The Artemis project also includes the upcoming launch of a space station orbiting the Moon and which will serve, for at least 15 years, as a stopover point for astronauts on their way to this star.

More than 50 years after Man's first step on the Moon in 1969, the head of CNES compares this new stage to that represented by the opening of the International Space Station for the conquest of space.

"There were the first manned flights, with the Gagarin flight in 1961 which had spent a few tens of minutes in space, and the continuation of the Gagarin flight, it is the International Space Station, where there is today "There are always three to six astronauts who are in orbit. For the Moon, it's going to be the same. Armstrong is the equivalent of Gagarin… We were on the Moon for a few dozen hours."

Now it's time for the lunar stay, then.

"Make a sort of base for the next mission, to Mars"

To do what?

"We are going to learn to study the lunar soil, because we haven't done much ... We will in particular look to see if we can find water", answers Jean-Yves Le Gall.
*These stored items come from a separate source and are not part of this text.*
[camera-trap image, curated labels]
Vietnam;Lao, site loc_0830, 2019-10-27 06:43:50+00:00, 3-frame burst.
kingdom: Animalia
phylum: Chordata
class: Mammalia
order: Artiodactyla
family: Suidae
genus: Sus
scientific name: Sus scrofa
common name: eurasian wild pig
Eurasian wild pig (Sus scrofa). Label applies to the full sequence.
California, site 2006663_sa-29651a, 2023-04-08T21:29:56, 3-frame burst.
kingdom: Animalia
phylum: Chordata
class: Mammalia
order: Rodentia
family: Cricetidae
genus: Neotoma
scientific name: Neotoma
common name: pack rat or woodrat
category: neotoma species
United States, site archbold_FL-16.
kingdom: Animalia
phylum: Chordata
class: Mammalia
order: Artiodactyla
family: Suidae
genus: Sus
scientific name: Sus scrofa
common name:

But another objective, more distant, is also in the minds of the project leaders.

For Jean-Yves Le Gall, it is a question of seeing "if from there we can make fuels for rockets, habitat, and make a kind of starting point for the next mission, which will be the mission to Mars ".

"But already, you have to go through this stage of living on the Moon," he tempers.

Pesquet "qualified" for a future lunar mission, according to Le Gall

Having left Kazakhstan in 2016 for a six-month mission aboard the International Space Station (ISS) and returned in June 2017, does French astronaut Thomas Pesquet have a chance to walk on the moon?

"Of course", replies the president of the National Center for Space Studies Jean-Yves Le Gall, Friday on Europe 1. "We are right to believe it", he said.

"Since (his flight aboard the ISS), at the top of my objectives, there was to make Thomas fly again and that's what we did. He will fly again, leave this time not from Kazakhstan but from Florida, in March-April, to spend six months aboard the Station, so a second six-month stay aboard the Station. He will most likely have expanded responsibilities and I would say that qualifies him for a possible mission. lunar in the period 2025-2030 ", affirms Jean-Yves Le Gall.